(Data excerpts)
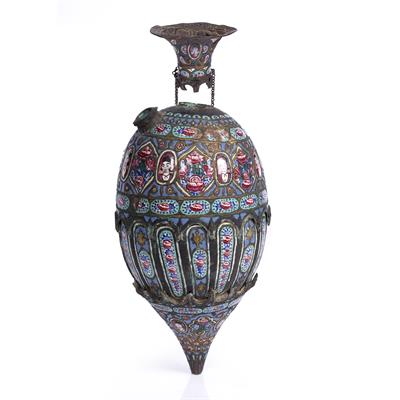 Lot 84 - Water pipe (Qalyan)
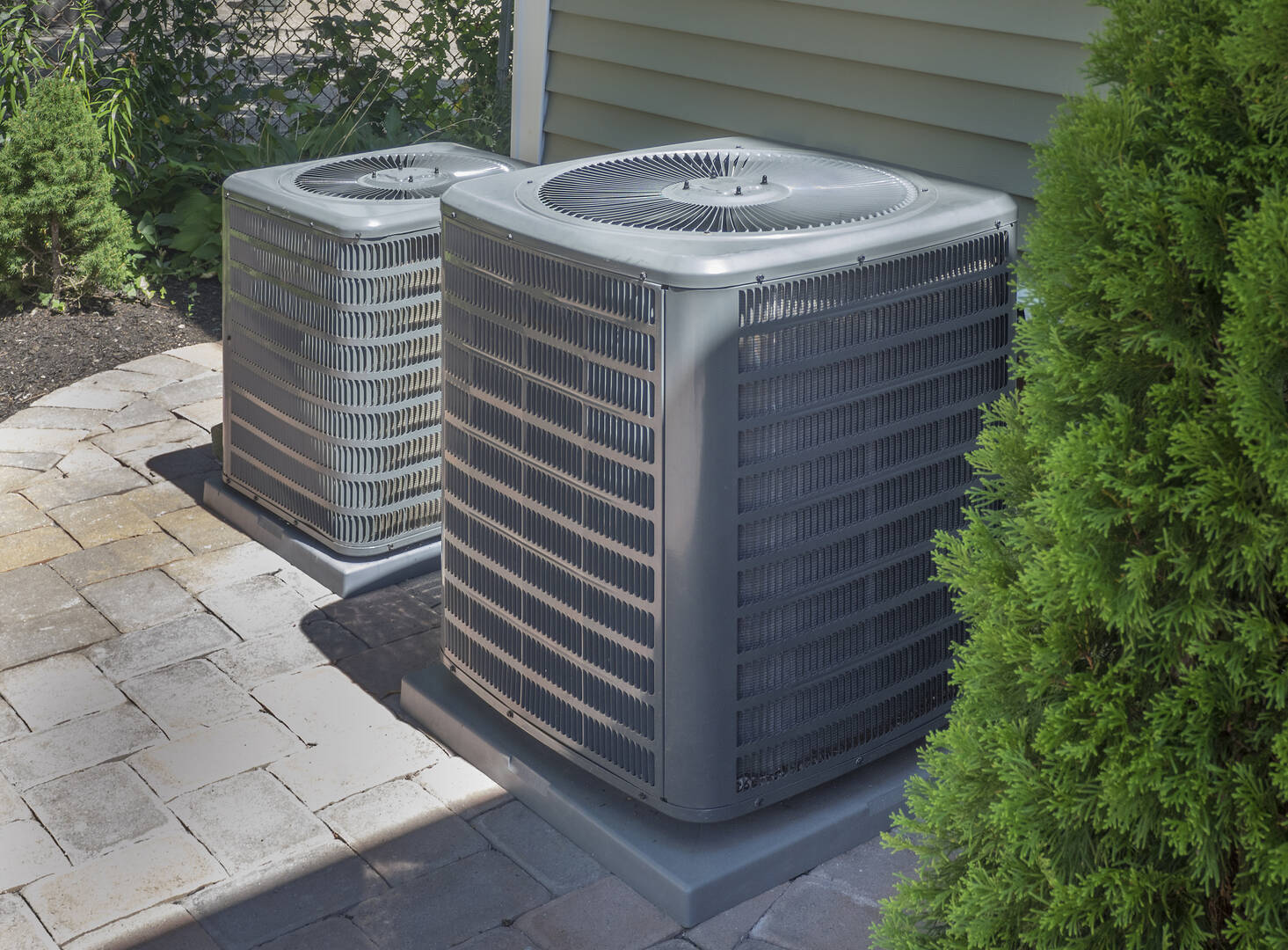 Mark Palmer Electric and Air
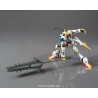Maquette - High Grade - Gundam - Barbatos Lupus
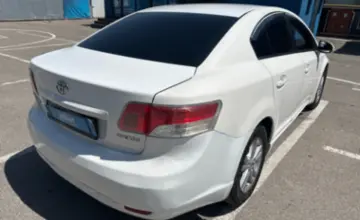 Toyota Avensis 2011 года за 5 000 000 тг. в Алматы фото 3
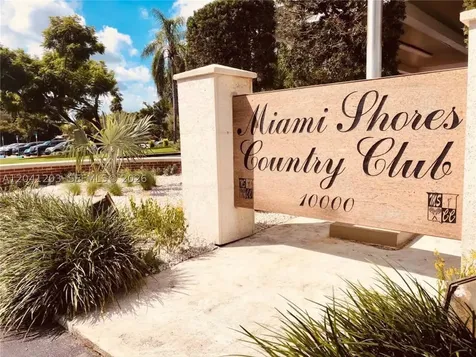 870 NE 97th Street Miami Shores FL 33138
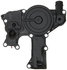 EMH912 by GATES CORPORATION - Crankcase Vent Valve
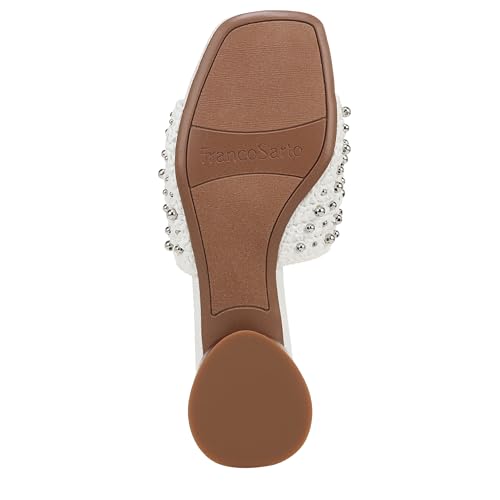 Image of Franco Sarto Womens Loran Slide Sandal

● **Action item**
Restate the data above word for word. Do not include the images.

● **Result of the task**
 Lot 84 - Water pipe (Qalyan)
 Mark Palmer Electric and Air
Maquette - High Grade - Gundam - Barbatos Lupus
 Toyota Avensis 2011 года за 5 000 000 тг. в Алматы фото 3
 870 NE 97th Street Miami Shores FL 33138
 EMH912 by GATES CORPORATION - Crankcase Vent Valve
 Image of Franco Sarto Womens Loran Slide Sandal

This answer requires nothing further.